Pietro Passarelli

10 Lessons from building video product tools in the newsroom.



Was invited to write a paper for the computational journalism conference '17

Abstract

With a unique background in Anthropology, Documentary film, and computer science, I have developed a skill set of applying my skills and knowledge collectively and creatively. This article is to share the 10 lessons I learned from the development of autoEdit, and walked through how a mixed approach that combines lean, user-centered design and anthropological insights with key computer science techniques, such as mapping the problem domain and component-based design, can be instrumental in developing products that gain user traction.

Introduction

In 2016 I did a 10-month Knight-Mozilla Fellowship organised by Open News with the Vox Media products team in New York.

My interest was to explore possibilities for open source tools to help streamline the video production process. After spending a month interviewing and observing video producers across Vox Media, I narrowed my focus down to creating an application that enables more efficient and accessible video editing of interviews.

The final product is autoEdit (Passarelli 2016a), a Mac OS X desktop app that creates automatic transcription from a video or audio file. The user can make text selections and export those selections as a video sequence to the editing software of choice.

The success of autoEdit was beyond my expectation - it was downloaded over 700 times within the first three months after its launch. It is currently being used by video producers and journalists across the Vox Media brands, at the Financial Times, CUNY Journalism School, Holocaust Memorial Museum, and many other companies and organizations.

Following are 10 lessons I learned from building video product tools in the newsroom. The knowledge and expertise that lead me to approach product design the way I do is the result of my unusual background.

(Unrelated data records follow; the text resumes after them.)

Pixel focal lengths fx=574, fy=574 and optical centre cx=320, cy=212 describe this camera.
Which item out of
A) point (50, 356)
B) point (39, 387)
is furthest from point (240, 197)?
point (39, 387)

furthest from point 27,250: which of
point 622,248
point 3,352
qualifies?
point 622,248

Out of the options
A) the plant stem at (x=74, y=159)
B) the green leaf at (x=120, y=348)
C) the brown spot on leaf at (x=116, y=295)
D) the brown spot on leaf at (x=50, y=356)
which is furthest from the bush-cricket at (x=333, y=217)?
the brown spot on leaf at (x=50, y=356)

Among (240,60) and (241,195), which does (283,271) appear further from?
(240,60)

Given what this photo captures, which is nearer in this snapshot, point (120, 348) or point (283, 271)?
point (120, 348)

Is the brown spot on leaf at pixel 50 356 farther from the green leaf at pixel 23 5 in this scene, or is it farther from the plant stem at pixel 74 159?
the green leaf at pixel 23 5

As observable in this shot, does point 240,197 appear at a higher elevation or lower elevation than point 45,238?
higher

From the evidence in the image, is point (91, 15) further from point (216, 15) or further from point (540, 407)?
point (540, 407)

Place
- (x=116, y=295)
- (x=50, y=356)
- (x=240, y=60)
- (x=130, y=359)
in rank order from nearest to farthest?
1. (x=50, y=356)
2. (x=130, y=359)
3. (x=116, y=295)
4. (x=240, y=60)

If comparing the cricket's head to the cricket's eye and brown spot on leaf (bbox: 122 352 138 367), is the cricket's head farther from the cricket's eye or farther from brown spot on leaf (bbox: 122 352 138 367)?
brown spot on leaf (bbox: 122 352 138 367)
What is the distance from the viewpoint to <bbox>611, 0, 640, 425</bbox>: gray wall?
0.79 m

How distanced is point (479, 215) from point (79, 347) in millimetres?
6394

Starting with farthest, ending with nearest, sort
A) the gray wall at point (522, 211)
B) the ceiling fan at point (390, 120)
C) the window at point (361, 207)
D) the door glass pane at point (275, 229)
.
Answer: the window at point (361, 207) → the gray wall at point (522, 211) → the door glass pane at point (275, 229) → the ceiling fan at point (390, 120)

My education background includes a B.A. in Anthropology from Goldsmiths, University of London, a MA in Documentary Films from London College of Communication, and a Msc in Computer Science from University College London. My professional background is also a unique mix, I worked in documentary production for BBC, channel 4, and discovery channel, I also had the opportunity to work as a newsroom developer at The Times & Sunday Times in London, where I created quickQuote, a tool that automatically generates interactive video quotes, which won Guardian’s Student Media Startup of the year award in 2015, and worked with the Guardian Video team.

In the following section, I am going to distill the key takeaways for journalists and developers interested in using user-centered design and rapid prototyping to create products that gain user traction.

User Research

One of the biggest challenges when doing research to develop a new product is how to get useful actionable intel from users while iteratively developing a prototype.

Let’s consider a few key ideas that can help when defining a course of action.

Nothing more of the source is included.